Look below for the line containing "CESTIUNEA ROMÂNĂ"; from there, print each line exactly up to and including the line containing "GÉOGRAPHIE MÉDICALE. 243", and stop.

Available records:
- Opening Delimiter -

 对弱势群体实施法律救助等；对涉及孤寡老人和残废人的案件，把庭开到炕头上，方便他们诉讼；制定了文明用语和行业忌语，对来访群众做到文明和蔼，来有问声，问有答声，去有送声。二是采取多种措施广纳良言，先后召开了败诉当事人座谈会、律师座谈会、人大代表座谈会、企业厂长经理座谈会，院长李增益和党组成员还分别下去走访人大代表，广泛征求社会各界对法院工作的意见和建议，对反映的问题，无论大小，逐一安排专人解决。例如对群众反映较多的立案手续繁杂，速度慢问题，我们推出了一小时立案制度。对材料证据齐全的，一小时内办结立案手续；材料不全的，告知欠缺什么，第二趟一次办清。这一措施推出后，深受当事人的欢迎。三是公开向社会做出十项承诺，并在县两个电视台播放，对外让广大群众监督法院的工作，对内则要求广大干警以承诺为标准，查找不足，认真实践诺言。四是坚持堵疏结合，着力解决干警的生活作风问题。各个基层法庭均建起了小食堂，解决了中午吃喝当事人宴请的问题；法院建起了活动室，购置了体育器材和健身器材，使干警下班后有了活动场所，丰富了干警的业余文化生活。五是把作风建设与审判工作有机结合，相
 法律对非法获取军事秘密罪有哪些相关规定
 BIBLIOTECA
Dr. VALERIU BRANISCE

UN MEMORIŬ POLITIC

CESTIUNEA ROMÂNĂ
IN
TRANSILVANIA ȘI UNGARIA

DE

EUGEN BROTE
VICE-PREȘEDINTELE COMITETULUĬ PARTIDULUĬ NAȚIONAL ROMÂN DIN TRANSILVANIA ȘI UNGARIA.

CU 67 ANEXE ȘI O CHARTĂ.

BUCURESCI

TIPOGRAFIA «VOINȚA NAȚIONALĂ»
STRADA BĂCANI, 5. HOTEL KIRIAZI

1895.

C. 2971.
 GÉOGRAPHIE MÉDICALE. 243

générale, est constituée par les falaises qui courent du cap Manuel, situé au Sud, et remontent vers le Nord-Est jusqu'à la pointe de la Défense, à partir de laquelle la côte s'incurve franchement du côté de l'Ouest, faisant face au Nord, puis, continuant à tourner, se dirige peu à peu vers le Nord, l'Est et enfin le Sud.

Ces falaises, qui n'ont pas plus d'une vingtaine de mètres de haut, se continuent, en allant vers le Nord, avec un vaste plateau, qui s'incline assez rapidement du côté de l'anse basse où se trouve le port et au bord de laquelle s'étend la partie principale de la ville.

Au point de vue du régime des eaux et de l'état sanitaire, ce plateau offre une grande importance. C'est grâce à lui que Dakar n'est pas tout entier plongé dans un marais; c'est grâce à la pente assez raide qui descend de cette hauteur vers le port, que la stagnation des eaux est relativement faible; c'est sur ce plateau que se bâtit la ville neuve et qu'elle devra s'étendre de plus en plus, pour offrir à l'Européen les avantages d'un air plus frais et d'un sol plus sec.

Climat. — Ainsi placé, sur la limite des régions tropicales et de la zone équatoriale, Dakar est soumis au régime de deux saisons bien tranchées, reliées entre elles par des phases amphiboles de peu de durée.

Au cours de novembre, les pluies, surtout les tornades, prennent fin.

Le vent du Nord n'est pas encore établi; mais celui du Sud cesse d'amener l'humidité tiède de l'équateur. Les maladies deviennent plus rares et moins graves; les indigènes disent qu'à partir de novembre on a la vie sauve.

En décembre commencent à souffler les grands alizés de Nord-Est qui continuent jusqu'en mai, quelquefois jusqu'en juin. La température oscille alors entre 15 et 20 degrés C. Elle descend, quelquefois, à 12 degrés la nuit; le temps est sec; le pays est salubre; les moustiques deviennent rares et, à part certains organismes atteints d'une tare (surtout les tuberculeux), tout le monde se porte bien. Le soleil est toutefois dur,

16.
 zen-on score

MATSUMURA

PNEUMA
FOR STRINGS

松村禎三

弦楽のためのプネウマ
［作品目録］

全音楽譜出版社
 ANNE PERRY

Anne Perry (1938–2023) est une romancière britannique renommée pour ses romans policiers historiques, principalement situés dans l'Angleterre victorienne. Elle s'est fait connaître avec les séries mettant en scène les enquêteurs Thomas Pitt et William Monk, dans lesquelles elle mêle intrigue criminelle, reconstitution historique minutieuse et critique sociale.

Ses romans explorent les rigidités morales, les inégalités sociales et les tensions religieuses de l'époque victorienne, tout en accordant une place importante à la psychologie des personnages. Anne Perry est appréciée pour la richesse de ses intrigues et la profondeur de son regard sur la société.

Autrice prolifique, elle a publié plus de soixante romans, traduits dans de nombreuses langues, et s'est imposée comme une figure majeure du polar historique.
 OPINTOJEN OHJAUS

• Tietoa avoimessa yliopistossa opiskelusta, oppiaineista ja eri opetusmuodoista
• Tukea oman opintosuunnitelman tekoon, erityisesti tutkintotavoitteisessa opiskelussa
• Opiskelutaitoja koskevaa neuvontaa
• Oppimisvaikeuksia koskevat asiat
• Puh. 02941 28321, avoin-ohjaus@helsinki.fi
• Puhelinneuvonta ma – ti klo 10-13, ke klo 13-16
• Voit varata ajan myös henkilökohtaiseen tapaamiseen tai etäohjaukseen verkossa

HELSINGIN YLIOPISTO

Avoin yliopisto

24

- Closing Delimiter -

Solution for this task:
CESTIUNEA ROMÂNĂ
IN
TRANSILVANIA ȘI UNGARIA

DE

EUGEN BROTE
VICE-PREȘEDINTELE COMITETULUĬ PARTIDULUĬ NAȚIONAL ROMÂN DIN TRANSILVANIA ȘI UNGARIA.

CU 67 ANEXE ȘI O CHARTĂ.

BUCURESCI

TIPOGRAFIA «VOINȚA NAȚIONALĂ»
STRADA BĂCANI, 5. HOTEL KIRIAZI

1895.

C. 2971.
 GÉOGRAPHIE MÉDICALE. 243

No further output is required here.